The look he gives could only be described as if I stabbed him.

“What? I’m just saying let’s not make a big decision until we know for sure,” I try to explain. I can feel Jax’s contempt and his hurt for me. Am I being irrational? In my heart, it feels right to wait.

“I want the house with you either way,” he says.

I nod, looking away. “I know that. I just don’t know if I can live in an empty house with the reminder so loud.”

There’s another tug in my heart, and his own sorrow reflects mine.

“Alright. We’ll wait. So, my apartment or yours?”

I snicker, turning back to run my hands over his chest. I’m a little sore between my legs, from being stuffed full of his knot last night, but I want him again. “Yours. Too many lonely memories in mine.”

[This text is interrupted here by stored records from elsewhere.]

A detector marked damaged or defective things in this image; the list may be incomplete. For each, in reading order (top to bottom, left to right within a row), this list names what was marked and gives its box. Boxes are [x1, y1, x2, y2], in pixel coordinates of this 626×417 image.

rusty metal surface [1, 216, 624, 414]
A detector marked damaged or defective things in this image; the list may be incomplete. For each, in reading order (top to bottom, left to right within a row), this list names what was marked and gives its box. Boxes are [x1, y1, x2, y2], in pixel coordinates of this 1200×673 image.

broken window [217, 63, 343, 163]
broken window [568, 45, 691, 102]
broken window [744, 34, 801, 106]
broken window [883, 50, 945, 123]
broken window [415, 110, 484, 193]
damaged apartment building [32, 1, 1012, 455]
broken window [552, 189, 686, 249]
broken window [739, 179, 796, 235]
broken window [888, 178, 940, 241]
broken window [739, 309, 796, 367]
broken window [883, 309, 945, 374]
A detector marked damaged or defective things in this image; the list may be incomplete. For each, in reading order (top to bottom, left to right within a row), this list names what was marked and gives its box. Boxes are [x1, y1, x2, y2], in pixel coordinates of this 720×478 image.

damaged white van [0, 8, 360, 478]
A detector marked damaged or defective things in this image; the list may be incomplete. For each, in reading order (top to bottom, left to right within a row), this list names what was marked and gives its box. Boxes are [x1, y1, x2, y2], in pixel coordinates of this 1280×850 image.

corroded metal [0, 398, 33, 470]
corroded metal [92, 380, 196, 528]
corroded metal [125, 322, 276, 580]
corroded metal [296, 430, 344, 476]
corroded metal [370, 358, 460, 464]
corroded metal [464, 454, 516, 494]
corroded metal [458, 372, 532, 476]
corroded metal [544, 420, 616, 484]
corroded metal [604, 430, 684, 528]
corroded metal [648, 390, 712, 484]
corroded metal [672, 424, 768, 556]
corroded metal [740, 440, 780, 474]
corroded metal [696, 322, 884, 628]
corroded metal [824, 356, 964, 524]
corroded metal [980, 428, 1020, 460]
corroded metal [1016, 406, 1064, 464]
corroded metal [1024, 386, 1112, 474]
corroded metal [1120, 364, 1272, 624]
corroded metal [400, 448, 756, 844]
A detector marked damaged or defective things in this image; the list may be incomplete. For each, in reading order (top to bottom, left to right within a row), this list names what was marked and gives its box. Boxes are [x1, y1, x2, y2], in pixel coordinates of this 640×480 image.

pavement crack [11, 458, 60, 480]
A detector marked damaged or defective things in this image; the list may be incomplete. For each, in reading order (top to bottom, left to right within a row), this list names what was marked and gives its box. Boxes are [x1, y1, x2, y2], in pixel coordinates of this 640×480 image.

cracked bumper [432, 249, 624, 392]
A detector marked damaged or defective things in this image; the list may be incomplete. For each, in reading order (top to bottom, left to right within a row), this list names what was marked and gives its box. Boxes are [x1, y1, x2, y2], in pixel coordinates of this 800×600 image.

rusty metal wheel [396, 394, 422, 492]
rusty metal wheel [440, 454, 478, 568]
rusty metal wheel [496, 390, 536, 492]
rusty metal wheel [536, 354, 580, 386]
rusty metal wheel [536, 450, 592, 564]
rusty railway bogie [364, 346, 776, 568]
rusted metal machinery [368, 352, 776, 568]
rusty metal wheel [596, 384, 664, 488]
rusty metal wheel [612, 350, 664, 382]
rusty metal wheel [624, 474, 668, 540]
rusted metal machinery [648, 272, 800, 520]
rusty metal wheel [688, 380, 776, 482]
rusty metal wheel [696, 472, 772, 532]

He raises an eyebrow. “We could get a new one altogether?”

Shaking my head, I hook my leg around him and rock my center against his legs, wanting more. His cock twitches to life on my hip.

“I like yours.” I like that he filled it with reminders of us, as if he was just waiting for me to come home one day. I blow out a breath and trace his jaw with my fingers.

“I have to say something.”

His eyes watch me cautiously, and it tugs at my heart a little. I never want to see that look on his face again, but I know I caused it so I have no one to blame but myself.

“I’m sorry. I wish?—”

“Marley, there’s nothing?—”

“Let me get this out.” I shake my head. “We can disagree on the semantics, but I need to say this to you.”

Jax’s throat bobs, and there’s a sting of hurt that worms in my heart that I know is coming from him. It’s hard to describe other than fear of what he thinks I’m about to say.

My tongue drags across my lips. “I’m sorry.

I’m sorry that I…how I left without talking to you.

It seemed easier at the time, like you were too stubborn to see what I could.

And I didn’t stop to think that maybe I was being the stubborn one, and I’m sorry I hurt us the way I did.

And I’m sorry that—” My throat is swelling with the urge to cry as tears prick my eyes.

Jax holds me closer, shushing me. “It’s okay. I don’t need apologies. I just need you, Marley. Just giving us a chance is all I need. And okay maybe, yes…this time we can talk about things before running away.”

A shaky, hiccuped laugh bubbles out of me, and he smiles down, kissing the tip of my nose.

“I know you’re sorry. And I’m sorry I waited so long. Let’s just focus on moving forward, okay?”

I nod, and he kisses my nose again before moving down to brush against my lips.

“I love you. I always have.”

My heart thuds faster with happiness, and I rock my hips against him, wanting more than just words at this moment. I want to feel him on every inch of my body. I pull his face closer, teasing the seam of his lips with my tongue. “And I love you. Thanks for waiting for me.”

He rolls me onto my back, lining up his cock to my hole and thrusting home.